-- Written exercise --
Everything from the line containing "Taking this photograph" through the final line of the records must be transcribed verbatim; nothing else belongs in the result.

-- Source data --

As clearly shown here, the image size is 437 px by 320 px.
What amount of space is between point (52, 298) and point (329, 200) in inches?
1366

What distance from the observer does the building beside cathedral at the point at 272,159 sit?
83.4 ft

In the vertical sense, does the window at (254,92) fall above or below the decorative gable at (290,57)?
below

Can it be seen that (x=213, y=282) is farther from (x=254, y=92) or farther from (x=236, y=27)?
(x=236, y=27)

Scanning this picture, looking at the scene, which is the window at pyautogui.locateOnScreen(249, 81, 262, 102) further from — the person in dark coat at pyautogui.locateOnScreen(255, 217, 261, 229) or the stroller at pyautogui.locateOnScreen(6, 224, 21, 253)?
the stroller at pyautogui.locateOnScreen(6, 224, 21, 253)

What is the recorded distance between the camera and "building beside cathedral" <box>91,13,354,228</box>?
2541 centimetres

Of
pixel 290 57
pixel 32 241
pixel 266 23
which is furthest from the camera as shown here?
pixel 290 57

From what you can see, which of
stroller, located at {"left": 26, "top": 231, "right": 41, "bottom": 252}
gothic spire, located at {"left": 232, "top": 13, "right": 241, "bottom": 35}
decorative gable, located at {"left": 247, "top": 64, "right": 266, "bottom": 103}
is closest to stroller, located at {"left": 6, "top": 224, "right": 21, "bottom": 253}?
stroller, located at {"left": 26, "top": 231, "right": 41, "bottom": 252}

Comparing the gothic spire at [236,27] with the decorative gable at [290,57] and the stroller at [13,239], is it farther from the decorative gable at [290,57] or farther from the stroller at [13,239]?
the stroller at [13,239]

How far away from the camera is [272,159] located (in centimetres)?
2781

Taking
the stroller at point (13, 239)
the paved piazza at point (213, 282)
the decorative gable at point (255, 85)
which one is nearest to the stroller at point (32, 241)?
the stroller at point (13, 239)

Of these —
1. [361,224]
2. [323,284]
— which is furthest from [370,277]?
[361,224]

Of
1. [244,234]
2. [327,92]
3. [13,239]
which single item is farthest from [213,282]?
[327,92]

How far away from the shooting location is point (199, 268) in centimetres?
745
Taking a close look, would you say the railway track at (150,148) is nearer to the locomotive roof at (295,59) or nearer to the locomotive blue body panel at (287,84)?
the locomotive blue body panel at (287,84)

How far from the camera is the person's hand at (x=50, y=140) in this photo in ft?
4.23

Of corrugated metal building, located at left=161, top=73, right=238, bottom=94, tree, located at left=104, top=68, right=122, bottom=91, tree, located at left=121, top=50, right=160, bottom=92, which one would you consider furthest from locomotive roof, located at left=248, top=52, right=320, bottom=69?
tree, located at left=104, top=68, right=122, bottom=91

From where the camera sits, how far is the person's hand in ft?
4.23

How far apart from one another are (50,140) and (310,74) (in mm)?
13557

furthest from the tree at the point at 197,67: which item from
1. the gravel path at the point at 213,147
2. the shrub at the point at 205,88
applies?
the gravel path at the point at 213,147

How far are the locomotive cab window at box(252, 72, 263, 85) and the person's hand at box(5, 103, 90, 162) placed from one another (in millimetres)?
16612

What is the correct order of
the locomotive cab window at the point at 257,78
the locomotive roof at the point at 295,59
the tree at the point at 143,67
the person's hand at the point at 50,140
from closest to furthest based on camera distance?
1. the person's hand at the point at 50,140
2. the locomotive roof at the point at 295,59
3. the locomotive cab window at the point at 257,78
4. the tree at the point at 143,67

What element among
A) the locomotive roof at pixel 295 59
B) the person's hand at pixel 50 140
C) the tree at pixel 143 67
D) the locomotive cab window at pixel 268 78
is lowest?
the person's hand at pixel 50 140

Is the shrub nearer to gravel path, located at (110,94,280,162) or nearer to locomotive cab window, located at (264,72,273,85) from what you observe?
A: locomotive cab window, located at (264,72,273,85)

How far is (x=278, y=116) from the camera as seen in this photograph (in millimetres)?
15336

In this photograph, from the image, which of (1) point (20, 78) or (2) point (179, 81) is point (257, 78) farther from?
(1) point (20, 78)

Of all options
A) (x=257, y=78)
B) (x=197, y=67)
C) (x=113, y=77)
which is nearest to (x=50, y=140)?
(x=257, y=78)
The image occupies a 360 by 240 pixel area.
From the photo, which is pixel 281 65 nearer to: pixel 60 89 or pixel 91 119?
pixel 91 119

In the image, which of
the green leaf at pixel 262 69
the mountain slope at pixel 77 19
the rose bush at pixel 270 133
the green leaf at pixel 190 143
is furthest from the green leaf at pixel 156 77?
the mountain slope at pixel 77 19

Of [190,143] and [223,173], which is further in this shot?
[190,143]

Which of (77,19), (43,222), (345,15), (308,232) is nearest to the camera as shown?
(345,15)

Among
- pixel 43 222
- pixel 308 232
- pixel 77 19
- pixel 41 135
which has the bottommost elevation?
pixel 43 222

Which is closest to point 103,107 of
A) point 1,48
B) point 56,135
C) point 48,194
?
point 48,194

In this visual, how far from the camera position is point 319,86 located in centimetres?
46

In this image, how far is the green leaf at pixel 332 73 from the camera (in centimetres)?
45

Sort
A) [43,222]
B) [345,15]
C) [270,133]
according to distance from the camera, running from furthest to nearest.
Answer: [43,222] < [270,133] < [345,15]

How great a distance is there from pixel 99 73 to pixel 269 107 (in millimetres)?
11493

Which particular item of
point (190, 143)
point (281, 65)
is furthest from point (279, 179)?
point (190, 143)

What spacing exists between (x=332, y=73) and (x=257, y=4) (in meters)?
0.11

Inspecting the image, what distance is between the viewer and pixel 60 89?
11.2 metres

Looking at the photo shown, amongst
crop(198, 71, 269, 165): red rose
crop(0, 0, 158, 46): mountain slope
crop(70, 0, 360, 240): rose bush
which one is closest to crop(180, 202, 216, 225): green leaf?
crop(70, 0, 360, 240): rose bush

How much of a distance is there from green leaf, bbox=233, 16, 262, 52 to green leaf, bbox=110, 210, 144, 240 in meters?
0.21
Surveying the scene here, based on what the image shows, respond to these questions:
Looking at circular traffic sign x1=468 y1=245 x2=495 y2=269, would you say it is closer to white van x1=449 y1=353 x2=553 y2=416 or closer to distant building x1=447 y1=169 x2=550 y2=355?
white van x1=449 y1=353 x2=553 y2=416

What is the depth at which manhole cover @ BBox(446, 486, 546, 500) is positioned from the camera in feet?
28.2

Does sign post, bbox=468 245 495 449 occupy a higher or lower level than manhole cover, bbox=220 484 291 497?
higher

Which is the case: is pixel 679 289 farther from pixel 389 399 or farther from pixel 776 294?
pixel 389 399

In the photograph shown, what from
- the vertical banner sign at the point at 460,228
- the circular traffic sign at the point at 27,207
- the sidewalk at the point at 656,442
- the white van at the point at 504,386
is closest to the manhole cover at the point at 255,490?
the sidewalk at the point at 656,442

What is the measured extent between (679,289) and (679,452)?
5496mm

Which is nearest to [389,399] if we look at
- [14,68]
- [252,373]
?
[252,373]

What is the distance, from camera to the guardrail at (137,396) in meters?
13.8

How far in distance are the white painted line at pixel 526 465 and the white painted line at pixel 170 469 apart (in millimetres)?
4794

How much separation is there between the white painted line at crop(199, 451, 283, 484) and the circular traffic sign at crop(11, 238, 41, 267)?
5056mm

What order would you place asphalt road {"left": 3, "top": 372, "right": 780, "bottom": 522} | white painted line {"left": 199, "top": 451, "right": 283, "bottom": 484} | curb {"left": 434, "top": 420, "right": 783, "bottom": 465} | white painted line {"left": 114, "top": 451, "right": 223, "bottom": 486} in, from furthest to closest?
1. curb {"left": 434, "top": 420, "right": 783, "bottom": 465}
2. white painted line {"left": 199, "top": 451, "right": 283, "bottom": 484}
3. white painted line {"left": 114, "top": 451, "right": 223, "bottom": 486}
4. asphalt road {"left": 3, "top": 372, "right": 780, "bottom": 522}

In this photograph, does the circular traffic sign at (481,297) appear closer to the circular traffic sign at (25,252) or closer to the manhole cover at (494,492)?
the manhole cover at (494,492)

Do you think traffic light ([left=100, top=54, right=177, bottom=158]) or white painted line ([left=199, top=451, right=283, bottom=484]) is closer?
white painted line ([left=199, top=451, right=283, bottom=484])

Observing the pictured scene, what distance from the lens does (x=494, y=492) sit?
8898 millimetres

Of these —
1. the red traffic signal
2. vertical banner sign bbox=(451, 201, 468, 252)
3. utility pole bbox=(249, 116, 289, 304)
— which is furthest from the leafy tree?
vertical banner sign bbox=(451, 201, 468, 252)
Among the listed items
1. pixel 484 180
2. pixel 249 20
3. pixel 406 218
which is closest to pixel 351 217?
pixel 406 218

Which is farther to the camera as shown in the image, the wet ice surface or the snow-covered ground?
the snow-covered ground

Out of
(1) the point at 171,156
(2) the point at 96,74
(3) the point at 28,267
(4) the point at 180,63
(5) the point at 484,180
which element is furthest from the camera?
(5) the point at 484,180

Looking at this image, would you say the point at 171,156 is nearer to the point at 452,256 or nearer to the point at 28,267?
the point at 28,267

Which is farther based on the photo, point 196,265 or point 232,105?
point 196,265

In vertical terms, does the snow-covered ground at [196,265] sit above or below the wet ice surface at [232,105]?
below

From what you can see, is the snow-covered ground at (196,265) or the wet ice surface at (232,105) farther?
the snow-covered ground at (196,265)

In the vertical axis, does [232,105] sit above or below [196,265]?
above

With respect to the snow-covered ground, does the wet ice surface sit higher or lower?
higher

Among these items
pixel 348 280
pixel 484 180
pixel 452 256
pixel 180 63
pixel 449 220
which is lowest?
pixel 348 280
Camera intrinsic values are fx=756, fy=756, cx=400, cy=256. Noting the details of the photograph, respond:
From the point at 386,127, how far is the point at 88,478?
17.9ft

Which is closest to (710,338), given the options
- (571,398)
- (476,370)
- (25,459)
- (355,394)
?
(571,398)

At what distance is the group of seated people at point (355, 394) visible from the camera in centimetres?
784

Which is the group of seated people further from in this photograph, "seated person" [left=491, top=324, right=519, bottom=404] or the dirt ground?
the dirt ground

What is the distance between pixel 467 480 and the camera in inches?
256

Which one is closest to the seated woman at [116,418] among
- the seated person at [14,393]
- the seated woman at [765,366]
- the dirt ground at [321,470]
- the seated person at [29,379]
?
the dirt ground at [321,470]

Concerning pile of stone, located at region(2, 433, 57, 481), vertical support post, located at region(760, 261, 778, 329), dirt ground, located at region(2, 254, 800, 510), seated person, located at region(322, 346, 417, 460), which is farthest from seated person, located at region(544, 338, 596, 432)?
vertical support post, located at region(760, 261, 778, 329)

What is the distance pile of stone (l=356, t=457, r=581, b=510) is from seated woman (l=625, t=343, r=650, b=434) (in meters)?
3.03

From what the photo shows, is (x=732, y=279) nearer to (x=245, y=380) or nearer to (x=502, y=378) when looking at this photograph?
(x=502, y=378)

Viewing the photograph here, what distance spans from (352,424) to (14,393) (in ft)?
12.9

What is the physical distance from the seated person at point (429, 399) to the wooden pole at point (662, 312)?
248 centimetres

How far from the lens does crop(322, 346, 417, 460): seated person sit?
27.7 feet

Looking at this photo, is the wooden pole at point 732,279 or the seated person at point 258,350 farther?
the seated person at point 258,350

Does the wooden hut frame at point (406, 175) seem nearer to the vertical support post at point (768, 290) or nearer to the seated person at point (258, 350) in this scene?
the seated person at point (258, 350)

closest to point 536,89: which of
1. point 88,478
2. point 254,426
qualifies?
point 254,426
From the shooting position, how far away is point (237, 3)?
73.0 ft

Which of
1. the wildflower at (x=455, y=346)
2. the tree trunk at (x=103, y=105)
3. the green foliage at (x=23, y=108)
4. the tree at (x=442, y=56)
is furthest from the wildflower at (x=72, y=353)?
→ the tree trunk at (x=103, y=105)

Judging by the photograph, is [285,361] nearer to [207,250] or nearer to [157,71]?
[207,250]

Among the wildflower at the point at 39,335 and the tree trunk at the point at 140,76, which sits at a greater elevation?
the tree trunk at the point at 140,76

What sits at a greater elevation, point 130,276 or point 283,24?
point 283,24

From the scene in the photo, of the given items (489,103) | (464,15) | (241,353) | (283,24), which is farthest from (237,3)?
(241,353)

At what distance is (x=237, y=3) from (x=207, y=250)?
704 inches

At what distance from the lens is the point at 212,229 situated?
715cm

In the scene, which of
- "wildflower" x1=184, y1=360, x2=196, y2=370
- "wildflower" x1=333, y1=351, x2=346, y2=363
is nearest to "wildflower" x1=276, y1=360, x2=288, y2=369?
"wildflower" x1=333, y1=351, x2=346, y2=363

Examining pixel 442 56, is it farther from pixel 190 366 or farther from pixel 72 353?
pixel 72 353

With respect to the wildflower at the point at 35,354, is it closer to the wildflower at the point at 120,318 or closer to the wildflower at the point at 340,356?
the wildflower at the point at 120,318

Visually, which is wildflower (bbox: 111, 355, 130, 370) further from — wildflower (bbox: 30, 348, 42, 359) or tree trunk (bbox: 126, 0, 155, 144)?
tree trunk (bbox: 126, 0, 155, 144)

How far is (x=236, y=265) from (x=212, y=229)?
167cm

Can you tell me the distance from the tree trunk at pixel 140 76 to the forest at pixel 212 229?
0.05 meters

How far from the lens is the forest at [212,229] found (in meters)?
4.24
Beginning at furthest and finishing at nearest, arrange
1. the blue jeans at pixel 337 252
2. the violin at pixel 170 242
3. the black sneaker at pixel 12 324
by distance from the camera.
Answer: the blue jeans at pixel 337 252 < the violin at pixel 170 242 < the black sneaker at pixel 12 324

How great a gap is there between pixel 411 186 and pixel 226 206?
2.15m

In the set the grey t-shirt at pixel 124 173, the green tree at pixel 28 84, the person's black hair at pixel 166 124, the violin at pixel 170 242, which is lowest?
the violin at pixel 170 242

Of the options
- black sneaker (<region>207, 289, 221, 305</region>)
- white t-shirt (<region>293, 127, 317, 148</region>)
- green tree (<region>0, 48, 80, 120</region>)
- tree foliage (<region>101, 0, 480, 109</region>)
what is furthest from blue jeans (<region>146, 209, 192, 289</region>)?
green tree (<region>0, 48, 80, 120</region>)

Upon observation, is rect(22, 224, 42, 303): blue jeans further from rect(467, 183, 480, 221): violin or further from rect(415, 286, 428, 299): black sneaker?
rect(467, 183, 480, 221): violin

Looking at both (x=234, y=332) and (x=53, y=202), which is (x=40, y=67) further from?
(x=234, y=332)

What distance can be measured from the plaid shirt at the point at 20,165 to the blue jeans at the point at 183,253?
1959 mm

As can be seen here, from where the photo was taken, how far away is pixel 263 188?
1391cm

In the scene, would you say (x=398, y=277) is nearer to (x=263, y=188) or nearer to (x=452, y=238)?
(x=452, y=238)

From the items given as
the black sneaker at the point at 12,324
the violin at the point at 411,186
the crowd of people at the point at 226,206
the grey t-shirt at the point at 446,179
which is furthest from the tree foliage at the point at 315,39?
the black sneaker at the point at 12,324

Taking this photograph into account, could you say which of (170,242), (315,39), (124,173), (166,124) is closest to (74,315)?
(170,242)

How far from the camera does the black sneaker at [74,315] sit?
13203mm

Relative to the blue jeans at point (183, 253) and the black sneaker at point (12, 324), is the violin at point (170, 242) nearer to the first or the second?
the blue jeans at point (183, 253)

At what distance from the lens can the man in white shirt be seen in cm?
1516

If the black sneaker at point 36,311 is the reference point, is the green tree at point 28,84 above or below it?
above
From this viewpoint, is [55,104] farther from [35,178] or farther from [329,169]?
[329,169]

-- Solution for this problem --
Taking this photograph into account, could you say which of (170,242), (315,39), (124,173), (166,124) is closest to (74,315)?
(170,242)

How far from the camera does the black sneaker at [74,315] sit?
13203mm

Relative to the blue jeans at point (183, 253) and the black sneaker at point (12, 324), is the violin at point (170, 242) nearer to the first or the second?
the blue jeans at point (183, 253)

At what distance from the lens can the man in white shirt be seen in cm?
1516

If the black sneaker at point 36,311 is the reference point, is the green tree at point 28,84 above or below it?
above
From this viewpoint, is [55,104] farther from [35,178] or farther from [329,169]?
[329,169]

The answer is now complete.